**What is being asked:**
Omitting all pictures, retype the entries below exactly as given.

**Record set:**
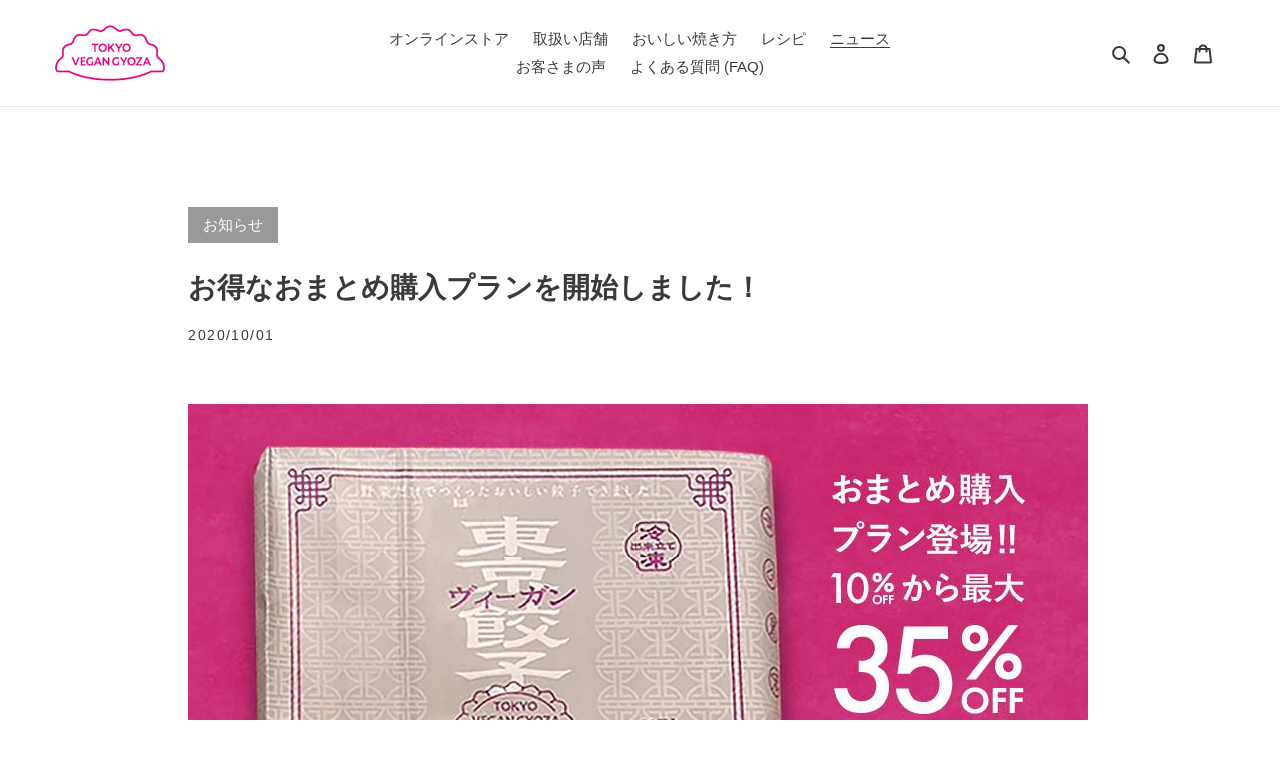

--- FILE ---
content_type: image/svg+xml
request_url: https://cdn.shopify.com/s/files/1/0279/3209/8649/files/logo_republi9.svg?v=1618235986
body_size: 590
content:
<svg xmlns="http://www.w3.org/2000/svg" viewBox="0 0 148.82 35.61"><g id="レイヤー_2" data-name="レイヤー 2"><g id="レイヤー_1-2" data-name="レイヤー 1"><path d="M2.55,17.57H9.63a.54.54,0,0,1,.52.28c2.09,3.21,4.19,6.41,6.27,9.62a.5.5,0,0,0,.49.27c.74,0,1.48,0,2.22,0h.32c-2.31-3.47-4.58-6.89-6.83-10.29a17.09,17.09,0,0,0,2-.6A8.6,8.6,0,0,0,20,9.41a8,8,0,0,0-2-6.27A8.66,8.66,0,0,0,11.38.07c-3,0-8.33,0-11.38,0V27.72H2.55Zm0-15.23.15,0c2.27,0,6.79,0,9.06,0a6.09,6.09,0,0,1,5.75,5.54,6.73,6.73,0,0,1-2.31,6,5.72,5.72,0,0,1-3.75,1.44c-2.16,0-6.55,0-8.7,0h-.2Z"/><path d="M100.5,7.69a8.89,8.89,0,0,0-8.4,3.86l-.22.29V.07H89.36c0,.07,0,.11,0,.16,0,5.95,0,11.91,0,17.87A9.66,9.66,0,0,0,92,24.71a10.09,10.09,0,0,0,13.07,1.68,10.19,10.19,0,0,0-4.57-18.7Zm1.75,17.45A7.59,7.59,0,0,1,91.93,19c-.06-.38-.07-.76-.1-1.14a7.67,7.67,0,0,1,15.31-.76A7.66,7.66,0,0,1,102.25,25.14Z"/><path d="M52.37,7.92a10.19,10.19,0,0,0-7.75,9.89c0,5.84,0,11.68,0,17.51v.29h2.53V23.9l.08,0,.08.1a8.85,8.85,0,0,0,9.24,3.85,10.21,10.21,0,1,0-4.18-20Zm4,17.55A7.6,7.6,0,0,1,47.2,19c-.05-.39-.07-.78-.1-1.17a7.67,7.67,0,0,1,15.29-1.09A7.79,7.79,0,0,1,56.35,25.47Z"/><path d="M136.8.16a10.16,10.16,0,0,0-8.28,11.44A9.86,9.86,0,0,0,135,19.76a8.41,8.41,0,0,0,6.24.14c.28-.11.55-.24.9-.39L136.82,28c.84,0,1.61,0,2.38,0a.49.49,0,0,0,.48-.28l7.53-12a10,10,0,0,0,1.46-7.15A10.22,10.22,0,0,0,136.8.16ZM142.47,17l-.11.06a6.92,6.92,0,0,1-.82.4l-.47.17a6.89,6.89,0,0,1-.81.23A7.6,7.6,0,0,1,131,11.19a7.83,7.83,0,0,1,4.49-8.12A7.68,7.68,0,0,1,145,5.9l.3.49a7.65,7.65,0,0,1,1,3.78A7.75,7.75,0,0,1,142.47,17Z"/><path d="M41,16.2A9.91,9.91,0,0,0,27.49,8.34,9.74,9.74,0,0,0,21.14,17a10.08,10.08,0,0,0,5.34,10,10.56,10.56,0,0,0,12.8-2.64c.38-.45.7-1,1.11-1.5h-3a.32.32,0,0,0-.22.14,7.88,7.88,0,0,1-6.25,2.69,7.27,7.27,0,0,1-6.82-5.06,6.09,6.09,0,0,1-.32-1.92H41.12a2.51,2.51,0,0,0,0-.32C41.12,17.62,41.14,16.9,41,16.2Zm-17.27.28a7.55,7.55,0,0,1,7.54-6.43,7.48,7.48,0,0,1,7.14,6.43Z"/><path d="M85.42,8H82.89v.38c0,3.28,0,6.57,0,9.85a14.32,14.32,0,0,1-.24,2.61A5.57,5.57,0,0,1,79.55,25a6.7,6.7,0,0,1-3.8.53,5.36,5.36,0,0,1-4.48-3.24,9.62,9.62,0,0,1-.72-4c0-3.31,0-6.63,0-9.94V8H68v.25c0,3.41,0,6.81,0,10.22a14.17,14.17,0,0,0,.36,3.31,7.57,7.57,0,0,0,4.41,5.52,9.83,9.83,0,0,0,6.08.56A7.43,7.43,0,0,0,84.65,23a12.81,12.81,0,0,0,.76-4.76c0-3.32,0-6.65,0-10Z"/><path d="M113.63,27.83l2.49,0L115.91.17l-2.49,0Z"/><path d="M120.86,27.79l2.5,0L123.2,8l-2.49,0Z"/><path d="M121.92,1.39a1.6,1.6,0,1,0,0,3.19A1.57,1.57,0,0,0,123.54,3,1.59,1.59,0,0,0,121.92,1.39Z"/></g></g></svg>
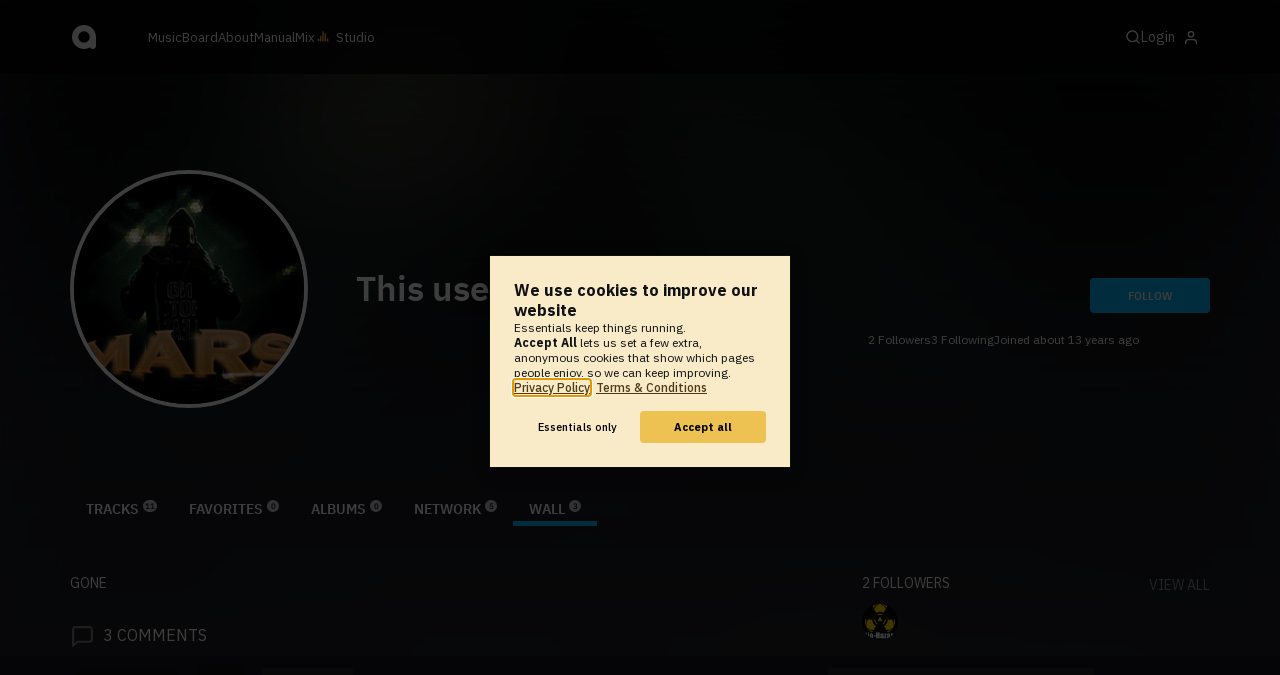

--- FILE ---
content_type: text/javascript; charset=utf-8
request_url: https://www.audiotool.com/lift/ajax/F173070013370CD3B50-00/
body_size: 184
content:

jQuery('#'+"F173070013371FX2VDM").append("");
jQuery(document).ready(function() {cular.endlessScrolling.uninstall("F173070013374IXEU2Q", window);
cular.pageEvents.notify("modify");});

**Exercise result:**
--- FILE ---
content_type: image/svg+xml
request_url: https://cdn.shopify.com/s/files/1/0279/3209/8649/files/logo_republi9.svg?v=1618235986
body_size: 590
content:
<svg xmlns="http://www.w3.org/2000/svg" viewBox="0 0 148.82 35.61"><g id="レイヤー_2" data-name="レイヤー 2"><g id="レイヤー_1-2" data-name="レイヤー 1"><path d="M2.55,17.57H9.63a.54.54,0,0,1,.52.28c2.09,3.21,4.19,6.41,6.27,9.62a.5.5,0,0,0,.49.27c.74,0,1.48,0,2.22,0h.32c-2.31-3.47-4.58-6.89-6.83-10.29a17.09,17.09,0,0,0,2-.6A8.6,8.6,0,0,0,20,9.41a8,8,0,0,0-2-6.27A8.66,8.66,0,0,0,11.38.07c-3,0-8.33,0-11.38,0V27.72H2.55Zm0-15.23.15,0c2.27,0,6.79,0,9.06,0a6.09,6.09,0,0,1,5.75,5.54,6.73,6.73,0,0,1-2.31,6,5.72,5.72,0,0,1-3.75,1.44c-2.16,0-6.55,0-8.7,0h-.2Z"/><path d="M100.5,7.69a8.89,8.89,0,0,0-8.4,3.86l-.22.29V.07H89.36c0,.07,0,.11,0,.16,0,5.95,0,11.91,0,17.87A9.66,9.66,0,0,0,92,24.71a10.09,10.09,0,0,0,13.07,1.68,10.19,10.19,0,0,0-4.57-18.7Zm1.75,17.45A7.59,7.59,0,0,1,91.93,19c-.06-.38-.07-.76-.1-1.14a7.67,7.67,0,0,1,15.31-.76A7.66,7.66,0,0,1,102.25,25.14Z"/><path d="M52.37,7.92a10.19,10.19,0,0,0-7.75,9.89c0,5.84,0,11.68,0,17.51v.29h2.53V23.9l.08,0,.08.1a8.85,8.85,0,0,0,9.24,3.85,10.21,10.21,0,1,0-4.18-20Zm4,17.55A7.6,7.6,0,0,1,47.2,19c-.05-.39-.07-.78-.1-1.17a7.67,7.67,0,0,1,15.29-1.09A7.79,7.79,0,0,1,56.35,25.47Z"/><path d="M136.8.16a10.16,10.16,0,0,0-8.28,11.44A9.86,9.86,0,0,0,135,19.76a8.41,8.41,0,0,0,6.24.14c.28-.11.55-.24.9-.39L136.82,28c.84,0,1.61,0,2.38,0a.49.49,0,0,0,.48-.28l7.53-12a10,10,0,0,0,1.46-7.15A10.22,10.22,0,0,0,136.8.16ZM142.47,17l-.11.06a6.92,6.92,0,0,1-.82.4l-.47.17a6.89,6.89,0,0,1-.81.23A7.6,7.6,0,0,1,131,11.19a7.83,7.83,0,0,1,4.49-8.12A7.68,7.68,0,0,1,145,5.9l.3.49a7.65,7.65,0,0,1,1,3.78A7.75,7.75,0,0,1,142.47,17Z"/><path d="M41,16.2A9.91,9.91,0,0,0,27.49,8.34,9.74,9.74,0,0,0,21.14,17a10.08,10.08,0,0,0,5.34,10,10.56,10.56,0,0,0,12.8-2.64c.38-.45.7-1,1.11-1.5h-3a.32.32,0,0,0-.22.14,7.88,7.88,0,0,1-6.25,2.69,7.27,7.27,0,0,1-6.82-5.06,6.09,6.09,0,0,1-.32-1.92H41.12a2.51,2.51,0,0,0,0-.32C41.12,17.62,41.14,16.9,41,16.2Zm-17.27.28a7.55,7.55,0,0,1,7.54-6.43,7.48,7.48,0,0,1,7.14,6.43Z"/><path d="M85.42,8H82.89v.38c0,3.28,0,6.57,0,9.85a14.32,14.32,0,0,1-.24,2.61A5.57,5.57,0,0,1,79.55,25a6.7,6.7,0,0,1-3.8.53,5.36,5.36,0,0,1-4.48-3.24,9.62,9.62,0,0,1-.72-4c0-3.31,0-6.63,0-9.94V8H68v.25c0,3.41,0,6.81,0,10.22a14.17,14.17,0,0,0,.36,3.31,7.57,7.57,0,0,0,4.41,5.52,9.83,9.83,0,0,0,6.08.56A7.43,7.43,0,0,0,84.65,23a12.81,12.81,0,0,0,.76-4.76c0-3.32,0-6.65,0-10Z"/><path d="M113.63,27.83l2.49,0L115.91.17l-2.49,0Z"/><path d="M120.86,27.79l2.5,0L123.2,8l-2.49,0Z"/><path d="M121.92,1.39a1.6,1.6,0,1,0,0,3.19A1.57,1.57,0,0,0,123.54,3,1.59,1.59,0,0,0,121.92,1.39Z"/></g></g></svg>

--- FILE ---
content_type: text/javascript; charset=utf-8
request_url: https://www.audiotool.com/lift/ajax/F173070013370CD3B50-00/
body_size: 184
content:

jQuery('#'+"F173070013371FX2VDM").append("");
jQuery(document).ready(function() {cular.endlessScrolling.uninstall("F173070013374IXEU2Q", window);
cular.pageEvents.notify("modify");});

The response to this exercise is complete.